(SUPPLIED PASSAGE)
++++++++++

2
votes

I get the error

ERROR org.apache.spark.executor.Executor: Exception in task 0.0 in stage 0.0 (TID 0)
java.util.NoSuchElementException: None.get

when I run my Job using a Dataproc cluster, when I run it locally it runs perfectly. I have recreated the issue using the following toy example.

package com.deequ_unit_tests

import org.apache.log4j.{Level, Logger}
import org.apache.spark.sql.SparkSession

object reduce_by_key_example {def main(args: Array[String]): Unit = {

  // Set the log level to only print errors
  Logger.getLogger("org").setLevel(Level.ERROR)

  val spark: SparkSession = SparkSession.builder()
    .master("local[1]")
    .appName("SparkByExamples.com")
    .getOrCreate()

  println("Step 1")
  val data = Seq(("Project", 1),
    ("Gutenberg’s", 1),
    ("Alice’s", 1),
    ("Adventures", 1),
    ("in", 1),
    ("Wonderland", 1),
    ("Project", 1),
    ("Gutenberg’s", 1),
    ("Adventures", 1),
    ("in", 1),
    ("Wonderland", 1),
    ("Project", 1),
    ("Gutenberg’s", 1))

  println("Step 2")
  val rdd = spark.sparkContext.parallelize(data)

  println("Step 3")
  val rdd2 = rdd.reduceByKey(_ + _)

  println("Step 4")
  rdd2.foreach(println)
  }
}

When I run this job in Dataproc, I get this error when executing the line

rdd2.foreach(println)

As additional information, I have to say that I wasn't receiving this error until some changes where applied in my company's Dataproc cluster. For colleagues using PySpark, with an equivalent version in Pyspark of the example above, changing

  sc = SparkContext('local')

to

  sc = SparkContext()

did the trick, but I couldn't find an equivalent solution in Spark Scala. Do you have any idea about what could be causing this issue? Any help is welcomed.

1
Don’t set master while creating the spark session , SparkSession.builder() .appName("SparkByExamples.com") .getOrCreate()itIsNaz
It works for the toy example (but not printing when rdd2.foreach(println)). Nevertheless not adding master in the real case I am working in, makes the process return this error before it would break with .master added: WARN org.apache.spark.scheduler.TaskSetManager: Lost task 0.0 in stage 0.0 (TID 0, dataproc-managed-w-91.c.wf-gcp-us-ae-dataproc-prod.internal, executor 2): java.io.InvalidClassException: com.google.cloud.spark.bigquery.SparkBigQueryConfig; local class incompatible: stream classdesc serialVersionUID = 2964184825620630609, local class serialVersionUID = -3988734315685039601Rodrigo_V
By the way you can not print row of rdd without making transformations ( immutability of an rdd) , just check the different versions compatibly, I have also a question are you running this code from zeppelin notebook on VM dataproc or using a jar ?itIsNaz
The toy example is taken from here sparkbyexamples.com/apache-spark-rdd/…. Is anything missing? It runs perfectly locally and prints the desired output. Anyway, this example only serves to illustrate the issue I am facing.Rodrigo_V
well i don't understand what you mean by local (in your machine ) well in dataproc , would you share your code please !itIsNaz

1 Answers

2
votes
  1. Configure your pom.xml or your build.sbt as follow:

Add the provided scope in the script :

<?xml version="1.0" encoding="UTF-8"?>
<project xmlns="http://maven.apache.org/POM/4.0.0"

++++++++++

(SHORT EXERCISE 1)
Condense the paragraph of the Dataproc thread that starts "The toy example is taken from here," keeping its main facts.
(SHORT EXERCISE 2)
From the Dataproc thread, reproduce the part that opens with the words "When I run this" and closes with "sc = SparkContext('local')", substituting "exception" for "error".

(Visual spatial reasoning items)
++++++++++

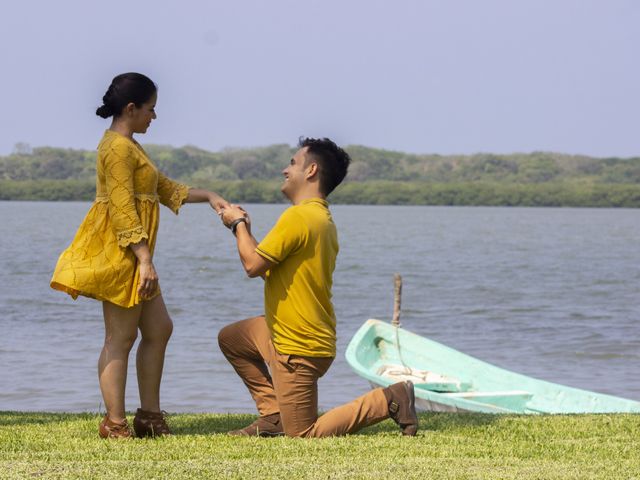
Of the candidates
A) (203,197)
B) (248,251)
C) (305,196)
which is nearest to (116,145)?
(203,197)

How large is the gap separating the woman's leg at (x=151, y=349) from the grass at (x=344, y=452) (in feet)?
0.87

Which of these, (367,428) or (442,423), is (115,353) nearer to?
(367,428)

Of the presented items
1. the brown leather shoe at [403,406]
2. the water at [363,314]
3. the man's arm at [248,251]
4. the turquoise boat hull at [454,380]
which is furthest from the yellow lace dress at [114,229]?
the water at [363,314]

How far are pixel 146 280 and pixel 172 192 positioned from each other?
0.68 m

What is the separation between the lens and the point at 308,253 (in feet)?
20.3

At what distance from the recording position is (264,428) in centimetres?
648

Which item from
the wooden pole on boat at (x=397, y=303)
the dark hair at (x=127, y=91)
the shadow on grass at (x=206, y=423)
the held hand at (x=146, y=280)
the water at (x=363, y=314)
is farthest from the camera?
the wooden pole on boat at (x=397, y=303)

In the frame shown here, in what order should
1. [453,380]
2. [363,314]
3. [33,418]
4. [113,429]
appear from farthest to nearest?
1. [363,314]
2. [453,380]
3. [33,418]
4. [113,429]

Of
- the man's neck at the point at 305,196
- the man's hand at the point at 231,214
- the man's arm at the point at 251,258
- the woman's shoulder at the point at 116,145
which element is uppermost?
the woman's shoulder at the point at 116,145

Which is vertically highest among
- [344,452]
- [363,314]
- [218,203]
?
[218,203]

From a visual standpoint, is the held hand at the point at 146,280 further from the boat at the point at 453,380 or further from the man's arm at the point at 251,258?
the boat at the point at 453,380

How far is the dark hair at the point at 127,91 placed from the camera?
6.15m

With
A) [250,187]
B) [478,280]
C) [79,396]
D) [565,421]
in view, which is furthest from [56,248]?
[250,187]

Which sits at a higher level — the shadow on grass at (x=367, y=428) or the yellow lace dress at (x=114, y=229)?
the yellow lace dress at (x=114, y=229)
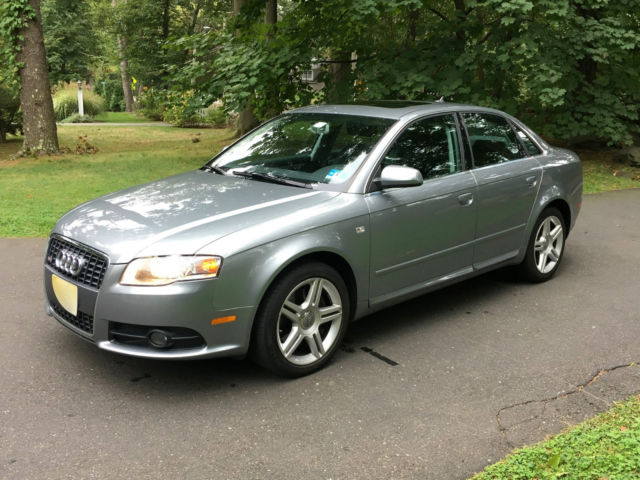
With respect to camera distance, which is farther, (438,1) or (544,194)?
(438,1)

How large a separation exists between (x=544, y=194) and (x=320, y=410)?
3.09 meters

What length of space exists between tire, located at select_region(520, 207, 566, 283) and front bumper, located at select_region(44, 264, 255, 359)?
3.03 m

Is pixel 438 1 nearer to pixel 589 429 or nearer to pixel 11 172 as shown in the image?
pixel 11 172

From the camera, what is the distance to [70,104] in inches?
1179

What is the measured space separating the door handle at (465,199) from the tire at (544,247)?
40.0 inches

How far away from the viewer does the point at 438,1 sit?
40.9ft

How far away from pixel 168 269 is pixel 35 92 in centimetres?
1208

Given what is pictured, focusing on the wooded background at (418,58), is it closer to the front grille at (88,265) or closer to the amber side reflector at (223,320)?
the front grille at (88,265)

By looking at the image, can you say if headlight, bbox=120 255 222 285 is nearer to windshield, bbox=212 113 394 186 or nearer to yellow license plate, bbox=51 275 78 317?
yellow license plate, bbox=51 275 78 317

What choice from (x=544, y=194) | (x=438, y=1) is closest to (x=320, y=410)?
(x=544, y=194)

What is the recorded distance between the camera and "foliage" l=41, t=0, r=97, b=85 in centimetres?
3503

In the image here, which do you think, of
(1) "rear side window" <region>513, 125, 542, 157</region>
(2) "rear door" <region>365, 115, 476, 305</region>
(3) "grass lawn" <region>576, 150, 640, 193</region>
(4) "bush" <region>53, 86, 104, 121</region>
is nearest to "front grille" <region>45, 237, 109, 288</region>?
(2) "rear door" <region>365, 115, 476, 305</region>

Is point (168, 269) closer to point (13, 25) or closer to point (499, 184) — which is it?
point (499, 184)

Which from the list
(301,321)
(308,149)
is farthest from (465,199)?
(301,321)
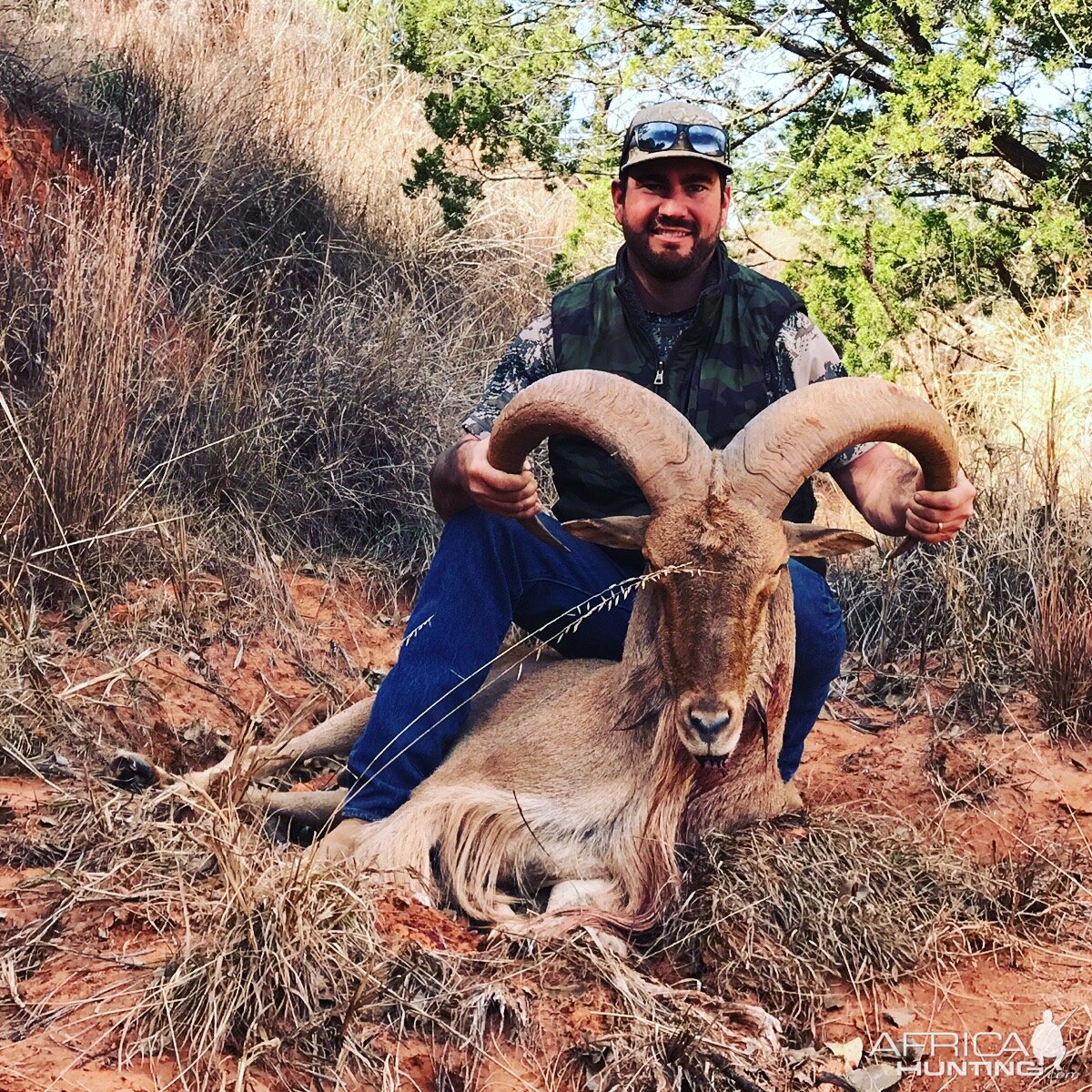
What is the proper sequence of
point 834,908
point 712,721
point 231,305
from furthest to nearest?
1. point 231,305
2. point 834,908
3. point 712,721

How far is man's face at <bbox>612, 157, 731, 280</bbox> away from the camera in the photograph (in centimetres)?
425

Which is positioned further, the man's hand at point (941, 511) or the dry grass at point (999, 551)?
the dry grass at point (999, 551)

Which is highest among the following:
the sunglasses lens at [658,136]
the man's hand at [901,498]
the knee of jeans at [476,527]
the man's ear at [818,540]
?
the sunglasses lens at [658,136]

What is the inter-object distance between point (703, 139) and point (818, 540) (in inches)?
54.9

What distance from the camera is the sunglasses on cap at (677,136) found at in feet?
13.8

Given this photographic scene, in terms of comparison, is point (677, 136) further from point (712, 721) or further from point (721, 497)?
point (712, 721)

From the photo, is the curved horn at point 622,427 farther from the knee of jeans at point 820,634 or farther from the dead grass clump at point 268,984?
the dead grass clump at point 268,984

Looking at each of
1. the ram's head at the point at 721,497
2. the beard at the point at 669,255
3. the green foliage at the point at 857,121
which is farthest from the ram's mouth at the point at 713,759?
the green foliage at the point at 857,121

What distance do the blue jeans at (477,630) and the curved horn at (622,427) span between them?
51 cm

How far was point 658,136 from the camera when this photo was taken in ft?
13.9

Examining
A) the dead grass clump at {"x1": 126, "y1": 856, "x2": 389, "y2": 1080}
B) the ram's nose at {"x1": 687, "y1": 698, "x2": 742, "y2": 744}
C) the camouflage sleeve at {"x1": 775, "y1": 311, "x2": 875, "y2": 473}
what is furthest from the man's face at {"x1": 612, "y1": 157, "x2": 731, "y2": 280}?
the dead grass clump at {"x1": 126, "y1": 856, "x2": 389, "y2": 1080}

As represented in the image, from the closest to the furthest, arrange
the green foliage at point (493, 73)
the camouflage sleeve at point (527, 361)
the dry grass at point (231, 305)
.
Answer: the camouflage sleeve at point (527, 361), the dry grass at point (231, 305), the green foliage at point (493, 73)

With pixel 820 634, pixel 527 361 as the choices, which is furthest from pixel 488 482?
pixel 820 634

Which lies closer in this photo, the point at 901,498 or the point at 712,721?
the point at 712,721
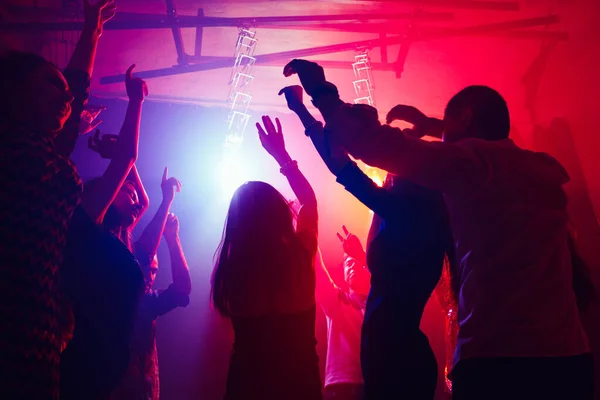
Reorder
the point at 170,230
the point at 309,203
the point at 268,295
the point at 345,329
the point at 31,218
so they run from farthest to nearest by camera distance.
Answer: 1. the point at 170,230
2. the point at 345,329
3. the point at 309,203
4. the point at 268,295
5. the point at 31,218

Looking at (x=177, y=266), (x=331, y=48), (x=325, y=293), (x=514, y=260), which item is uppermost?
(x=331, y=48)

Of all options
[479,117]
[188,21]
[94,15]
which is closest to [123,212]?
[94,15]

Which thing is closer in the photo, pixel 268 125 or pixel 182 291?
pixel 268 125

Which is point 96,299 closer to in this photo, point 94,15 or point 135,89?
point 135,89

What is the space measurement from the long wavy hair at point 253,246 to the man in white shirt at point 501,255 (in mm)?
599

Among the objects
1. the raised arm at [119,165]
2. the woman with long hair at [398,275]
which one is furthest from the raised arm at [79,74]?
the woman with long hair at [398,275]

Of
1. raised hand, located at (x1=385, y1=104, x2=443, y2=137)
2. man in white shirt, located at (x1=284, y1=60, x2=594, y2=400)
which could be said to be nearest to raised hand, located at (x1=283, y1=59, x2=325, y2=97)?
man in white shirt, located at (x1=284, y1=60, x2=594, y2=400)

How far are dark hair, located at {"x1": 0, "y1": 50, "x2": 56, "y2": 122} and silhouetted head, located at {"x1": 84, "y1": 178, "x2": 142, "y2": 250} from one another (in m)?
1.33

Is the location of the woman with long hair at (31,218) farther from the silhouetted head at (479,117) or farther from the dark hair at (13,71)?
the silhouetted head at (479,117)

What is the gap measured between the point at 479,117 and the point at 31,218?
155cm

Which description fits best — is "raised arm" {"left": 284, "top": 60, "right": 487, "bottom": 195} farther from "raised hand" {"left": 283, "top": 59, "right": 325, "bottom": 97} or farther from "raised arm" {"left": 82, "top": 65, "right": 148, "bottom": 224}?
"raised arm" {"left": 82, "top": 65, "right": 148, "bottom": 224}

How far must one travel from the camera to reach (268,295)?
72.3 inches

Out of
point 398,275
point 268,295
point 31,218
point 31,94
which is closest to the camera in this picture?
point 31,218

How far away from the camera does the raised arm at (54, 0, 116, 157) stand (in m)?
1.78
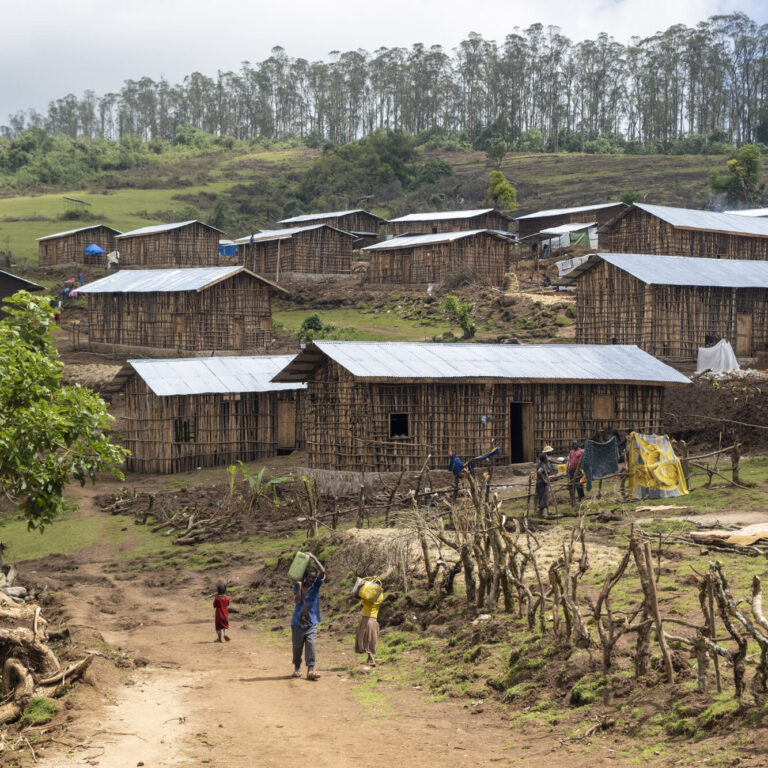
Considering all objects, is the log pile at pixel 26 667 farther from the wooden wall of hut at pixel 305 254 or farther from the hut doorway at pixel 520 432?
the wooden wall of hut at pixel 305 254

++++++++++

(FINAL ANSWER 1)
The toy example comes from sparkbyexamples.com, and the poster asks whether anything is missing from it. It runs perfectly locally and prints the desired output, and it only serves to illustrate the issue being faced.

(FINAL ANSWER 2)
When I run this job in Dataproc, I get this exception when executing the line

rdd2.foreach(println)

As additional information, I have to say that I wasn't receiving this exception until some changes where applied in my company's Dataproc cluster. For colleagues using PySpark, with an equivalent version in Pyspark of the example above, changing

  sc = SparkContext('local')